Selected extract -
Life's Hard and Then You Die is the debut album by the British band It's Immaterial, released in September 1986. The album was released several months after the single "Driving Away from Home (Jim's Tune)" reached the top twenty on the UK Singles Chart, and spent three weeks on the UK Albums Chart, peaking at number 62.

Critical reception

Simon Braithwaite of Smash Hits wrote that Life's Hard and Then You Die shows that It's Immaterial "write jolly good pop songs. In fact everything else here is just as inspired and original as their recent hit." In a retrospective review, Michael Sutton of AllMusic wrote, "Musically, the LP is all over the place – new wave, country, blues, folk, and synth pop. Somehow the smorgasbord of styles works, because the band members aren't being eclectic just for the sake of it; they simply have a wide canvas, keeping the album fresh from beginning to end." Reviewing the 30th anniversary edition for Classic Pop, Paul Lester stated that "its mordant title and lyrics were at odds with its eclectic music, ranging from chanson-style pop and Pogues-style Irish knees-ups to flamenco and mariachi. By turns thoughtful and danceable, Life's Hard... is something of a lost treasure." C60 Low Noise wrote, "This is an intelligent and extremely well-realised album that belies its simplistic origins. For those of you who are genuinely moved by soaring harmonised vocals (courtesy of The Christians), ironic folk rendition, rolling Spanish guitars and tongue-in-cheek meanderings, I would seriously recommend this to you." Dave Schulps at Trouserpress.com wrote, "A fascinating musical hybrid that touches variously on synth-pop, atmospheric art-rock, recitation and a unique brand of English country music. It may remind you of early OMD". The Guardian described the album as being "awash with influences from new wave to music hall."

Track listing
All tracks written by John Campbell and Jarvis Whitehead, except where noted. 
 "Driving Away from Home (Jim's Tune)" – 4:12
 "Happy Talk" – 5:29
 "Rope" – 3:37
 "The Better Idea" – 5:42
 "Space" – 3:59
 "The Sweet Life" – 4:38
 "Festival Time" (Campbell, Whitehead, ) – 3:52
 "Ed's Funky Diner" – 3:05
 "Hang On Sleepy Town" – 4:20
 "Lullaby" – 6:21

Personnel
It's Immaterial 
John  Campbell
Jarvis Whitehead
with:
Brenda Kenny
Gillian Miller
Henry Priestman
Merran Laginestra 
Roddy Lorimer
Steve Wickham
Tarrant Bailey Jr.

(Stored records)
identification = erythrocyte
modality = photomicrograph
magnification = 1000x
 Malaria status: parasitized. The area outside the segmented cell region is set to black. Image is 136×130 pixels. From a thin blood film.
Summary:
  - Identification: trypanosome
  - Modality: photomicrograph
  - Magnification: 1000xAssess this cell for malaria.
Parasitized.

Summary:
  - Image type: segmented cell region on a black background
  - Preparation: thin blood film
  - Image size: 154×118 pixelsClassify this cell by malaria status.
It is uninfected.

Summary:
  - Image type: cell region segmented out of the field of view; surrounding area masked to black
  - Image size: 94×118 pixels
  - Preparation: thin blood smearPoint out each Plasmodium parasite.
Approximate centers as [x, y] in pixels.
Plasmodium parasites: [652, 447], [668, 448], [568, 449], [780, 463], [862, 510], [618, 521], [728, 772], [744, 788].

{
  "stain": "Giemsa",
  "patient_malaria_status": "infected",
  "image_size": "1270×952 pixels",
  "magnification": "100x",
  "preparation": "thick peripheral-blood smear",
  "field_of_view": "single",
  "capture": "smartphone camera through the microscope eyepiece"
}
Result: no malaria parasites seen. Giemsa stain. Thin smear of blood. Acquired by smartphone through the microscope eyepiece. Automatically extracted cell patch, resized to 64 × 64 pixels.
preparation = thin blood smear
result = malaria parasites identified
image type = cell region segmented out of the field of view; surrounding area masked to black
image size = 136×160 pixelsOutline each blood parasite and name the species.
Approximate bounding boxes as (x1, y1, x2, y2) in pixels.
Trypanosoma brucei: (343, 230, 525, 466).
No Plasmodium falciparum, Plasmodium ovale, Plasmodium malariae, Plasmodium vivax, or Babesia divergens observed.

Objectives -
1 > Transcribe the passage of the article on the album Life's Hard and Then You Die from "Life's Hard and Then You Die is" to "at number 62.".
2 > Extend the article on the album Life's Hard and Then You Die, beginning after its final line.
The records were taken from an unrelated source.

Task results -
1 >
Life's Hard and Then You Die is the debut album by the British band It's Immaterial, released in September 1986. The album was released several months after the single "Driving Away from Home (Jim's Tune)" reached the top twenty on the UK Singles Chart, and spent three weeks on the UK Albums Chart, peaking at number 62.

2 >
The Christians

2016 Remaster reissue
The album was reissued as a 2-CD set in 2016 on the Caroline label. The gatefold cardboard sleeve contains a 15-page booklet with a track-by-track commentary written by John Campbell, Jarvis Whitehead, producer Dave Bascombe and A&R man Ross Stapleton.

Disc One: Original Album Remastered, plus B-sides & single versions
All tracks written by John Campbell and Jarvis Whitehead, except where noted. 
 "Driving Away from Home (Jim's Tune)" – 4:12
 "Happy Talk" – 5:29
 "Rope" – 3:37
 "The Better Idea" – 5:42
 "Space" – 3:59
 "The Sweet Life" – 4:38
 "Festival Time" (Campbell, Whitehead, ) – 3:52
 "Ed's Funky Diner" – 3:05
 "Hang On Sleepy Town" – 4:20
 "Lullaby" – 6:21
 "Washing The Air" – 3:25
 "We'll Turn Things Upside Down (The Enthusiast's Song)" – 4:32
 "Only The Lonely" – 3:48
 "A Crooked Tune" – 3:42
 "Trains, Boats, Planes" – 3:51
 "Hereby Hangs A Tale" – 4:09
 "Kissing With Lord Herbert" – 3:01
 "Driving Away From Home (Jim's Tune) (Single Version)" – 3:53
 "Space (Single Version)" – 4:04

Disc Two: Peel Sessions & Remixes
All tracks written by John Campbell and Jarvis Whitehead, except where noted.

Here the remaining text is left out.